- Work item
Once you find the line below that contains "Hotel del Coronado_Cocktail", write it out along with every later line exactly as given, stopping only when the records end. Omit the pictures.

- Data for the task

++++++++

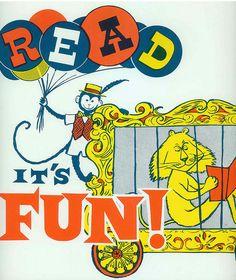 Vintage reading ads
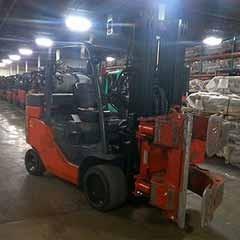 Used, 2014, Toyota Industrial Equipment, 8FGC55U, Forklifts / Lift Trucks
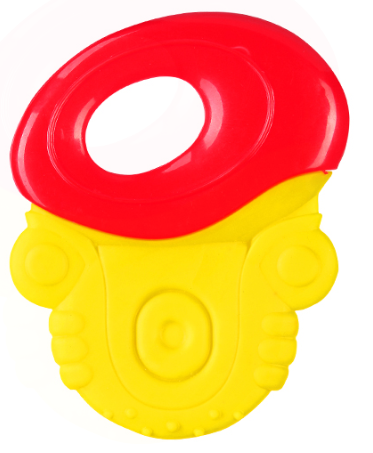 Hrkálka, hryzátko Baby Ono - úchyt červený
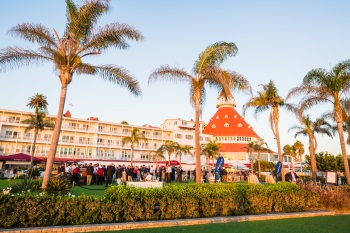 Hotel del Coronado_Cocktail Reception_Fall2016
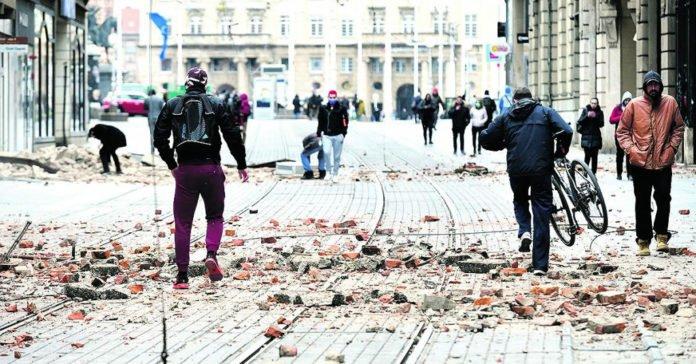 Seizmolog Fiket Zagreb Jos Nije Pogodio Veliki Potres Moze Se Dogoditi I Do 30 Puta Jaci Hip Ba Hercegovacki Info Portal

++++++++

- Result for this exercise
 Hotel del Coronado_Cocktail Reception_Fall2016
 Seizmolog Fiket Zagreb Jos Nije Pogodio Veliki Potres Moze Se Dogoditi I Do 30 Puta Jaci Hip Ba Hercegovacki Info Portal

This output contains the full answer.